_Problemas por resolver_:
**a)** Reproduce al pie de la letra el fragmento del texto sobre el divorcio y los hijos que va desde "3. No los haga" hasta "la batalla legal.", incluida esta última parte.
**b)** Retoma el texto sobre el divorcio y los hijos y sigue escribiéndolo a partir de donde termina.

_Texto fuente_:
===
Un divorcio es una disputa entre usted y su cónyuge: no tiene nada que ver con los hijos. Es importante hacer todo lo posible por mantener a los niños fuera de cualquier conflicto que usted y su pareja puedan estar teniendo.

1. No discuta frente a ellos
Las investigaciones muestran que lo peor para los niños es ver a sus padres pelear entre ellos. El término técnico para lo que usted quiere evitar es “expresión de la aflicción”, que esencialmente significa discutir en voz alta y gritar. Les va mejor a los niños que no ven a sus padres gritándose el uno al otro, que a aquellos que ven a sus padres discutiendo entre sí.

2. Permita que los dos tengan acceso a los niños
Otra cosa que resulta perjucial para los niños es perder el contacto o el acceso a uno de los padres. Hay que encontrar una manera de asegurarse de que durante el conflicto inicial, y después a lo largo de los años, los niños tengan relaciones sin restricciones con ambos padres.

3. No los haga elegir
Si convierte esta situación en una prueba de lealtad, los niños sentirán que solo se les permite sentir amor por uno de los padres, y si aman al otro padre, será una traición al primero. Esta es una situación terrible para los niños.

4. No los use como confidentes
Aislar a los niños del conflicto significa que los padres no deberían compartir información con ellos. Cuando siente que el tribunal o el abogado contrario lo ha hecho mal, es tentador decírselo a los niños, pero es totalmente inapropiado. Usted quiere mantener a sus hijos lo más lejos posible de la batalla legal.
===
_Entradas proporcionadas_:
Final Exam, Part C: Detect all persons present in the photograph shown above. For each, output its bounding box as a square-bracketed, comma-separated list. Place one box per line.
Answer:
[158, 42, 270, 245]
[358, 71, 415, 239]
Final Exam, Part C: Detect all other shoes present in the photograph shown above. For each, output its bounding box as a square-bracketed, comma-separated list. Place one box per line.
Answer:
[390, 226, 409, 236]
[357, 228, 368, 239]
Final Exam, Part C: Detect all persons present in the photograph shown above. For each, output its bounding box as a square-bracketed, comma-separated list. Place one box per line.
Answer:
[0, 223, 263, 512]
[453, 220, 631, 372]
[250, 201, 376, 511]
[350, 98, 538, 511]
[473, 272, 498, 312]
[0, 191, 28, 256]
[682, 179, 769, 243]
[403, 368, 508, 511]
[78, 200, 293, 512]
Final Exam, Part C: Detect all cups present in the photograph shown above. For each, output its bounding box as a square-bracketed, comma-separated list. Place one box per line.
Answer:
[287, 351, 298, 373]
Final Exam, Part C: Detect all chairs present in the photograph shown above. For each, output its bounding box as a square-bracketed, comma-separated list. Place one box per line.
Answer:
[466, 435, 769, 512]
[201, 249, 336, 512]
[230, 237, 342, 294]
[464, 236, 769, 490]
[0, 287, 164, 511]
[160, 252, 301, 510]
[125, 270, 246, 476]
===
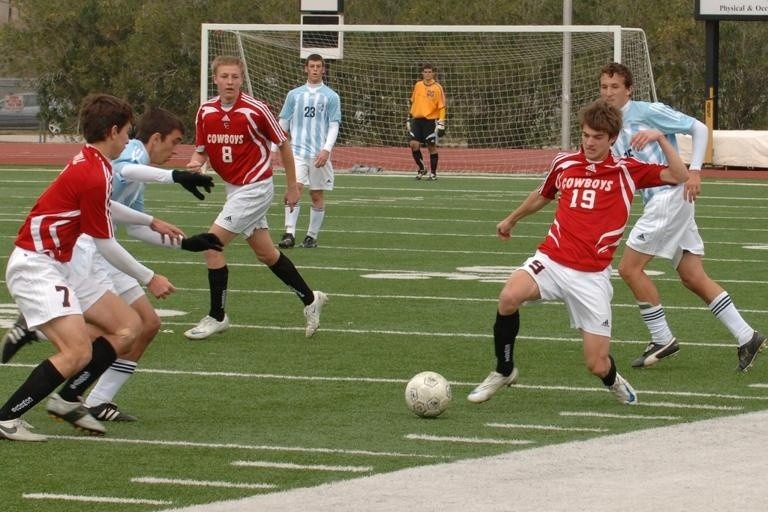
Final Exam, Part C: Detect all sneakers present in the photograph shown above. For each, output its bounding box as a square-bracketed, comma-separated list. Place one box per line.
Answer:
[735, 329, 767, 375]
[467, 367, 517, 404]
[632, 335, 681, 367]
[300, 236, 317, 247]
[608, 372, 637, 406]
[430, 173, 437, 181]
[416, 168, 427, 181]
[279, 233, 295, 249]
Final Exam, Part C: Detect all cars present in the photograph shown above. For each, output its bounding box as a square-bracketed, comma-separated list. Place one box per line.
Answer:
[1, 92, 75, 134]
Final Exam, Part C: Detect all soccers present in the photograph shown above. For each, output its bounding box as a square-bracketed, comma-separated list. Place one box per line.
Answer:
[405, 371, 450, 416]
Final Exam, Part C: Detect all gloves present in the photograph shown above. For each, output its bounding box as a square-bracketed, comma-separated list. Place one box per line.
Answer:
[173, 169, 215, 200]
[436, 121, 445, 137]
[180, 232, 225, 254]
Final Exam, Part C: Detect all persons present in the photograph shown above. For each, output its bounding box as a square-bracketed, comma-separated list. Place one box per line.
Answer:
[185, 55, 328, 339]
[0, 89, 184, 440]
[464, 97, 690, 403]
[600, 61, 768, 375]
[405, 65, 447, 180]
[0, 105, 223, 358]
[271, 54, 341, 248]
===
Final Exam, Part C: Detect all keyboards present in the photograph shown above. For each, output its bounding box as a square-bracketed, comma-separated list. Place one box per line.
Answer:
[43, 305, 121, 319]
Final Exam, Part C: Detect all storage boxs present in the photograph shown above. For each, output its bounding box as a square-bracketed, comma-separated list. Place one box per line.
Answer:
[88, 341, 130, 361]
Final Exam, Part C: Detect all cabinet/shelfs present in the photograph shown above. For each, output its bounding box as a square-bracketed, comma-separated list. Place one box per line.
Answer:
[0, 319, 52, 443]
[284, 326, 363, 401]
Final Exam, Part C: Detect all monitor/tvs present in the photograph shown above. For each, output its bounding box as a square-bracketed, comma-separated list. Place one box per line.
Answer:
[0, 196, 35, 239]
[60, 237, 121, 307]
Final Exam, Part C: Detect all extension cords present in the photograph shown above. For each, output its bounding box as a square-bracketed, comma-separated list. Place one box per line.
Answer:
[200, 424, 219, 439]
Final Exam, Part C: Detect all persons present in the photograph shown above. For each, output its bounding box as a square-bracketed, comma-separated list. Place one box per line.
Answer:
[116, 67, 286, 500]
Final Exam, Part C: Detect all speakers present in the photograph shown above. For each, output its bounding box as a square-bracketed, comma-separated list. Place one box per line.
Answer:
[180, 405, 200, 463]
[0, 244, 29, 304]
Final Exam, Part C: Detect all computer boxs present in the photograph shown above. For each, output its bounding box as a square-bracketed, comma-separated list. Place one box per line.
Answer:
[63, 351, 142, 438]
===
_Respuestas esperadas_:
**a)**
3. No los haga elegir
Si convierte esta situación en una prueba de lealtad, los niños sentirán que solo se les permite sentir amor por uno de los padres, y si aman al otro padre, será una traición al primero. Esta es una situación terrible para los niños.

4. No los use como confidentes
Aislar a los niños del conflicto significa que los padres no deberían compartir información con ellos. Cuando siente que el tribunal o el abogado contrario lo ha hecho mal, es tentador decírselo a los niños, pero es totalmente inapropiado. Usted quiere mantener a sus hijos lo más lejos posible de la batalla legal.

**b)**
5. No los use como arma
Es importante recordar que lo más probable es que ambos hayan sido bastante buenos padres antes de que comenzara el proceso de divorcio. Ahora, buscarán todo tipo de pequeños problemas en la manera de criar del otro, pero la mayoría de ellos son irrelevantes. Usted debe concentrarse en los problemas grandes y tratar de mantener a sus hijos al margen.

6. Piense en lo que es justo para los niños, no para usted
Muchas veces, en un divorcio, los padres se concentran en lo que es justo para ellos. Sienten que sus derechos han sido violados de una forma u otra. Pero la verdad es que a veces lo que es justo para un padre no es justo para un niño. En lo que usted realmente quiere concentrarse es en lo que es bueno para los niños, no en lo que es justo para usted.

La buena noticia es que a la gran mayoría de los niños con padres divorciados les va bien. Los datos sobre los efectos del divorcio muestran que, aunque hay un efecto negativo estadísticamente significativo, es pequeño: un cuarto de una desviación estándar. Los niños a los que no les va bien son los que han estado expuestos a conflictos parentales crónicos y los que se han alejado de uno de los padres. Siempre que pueda aislar a sus hijos del conflicto, es probable que salgan bien.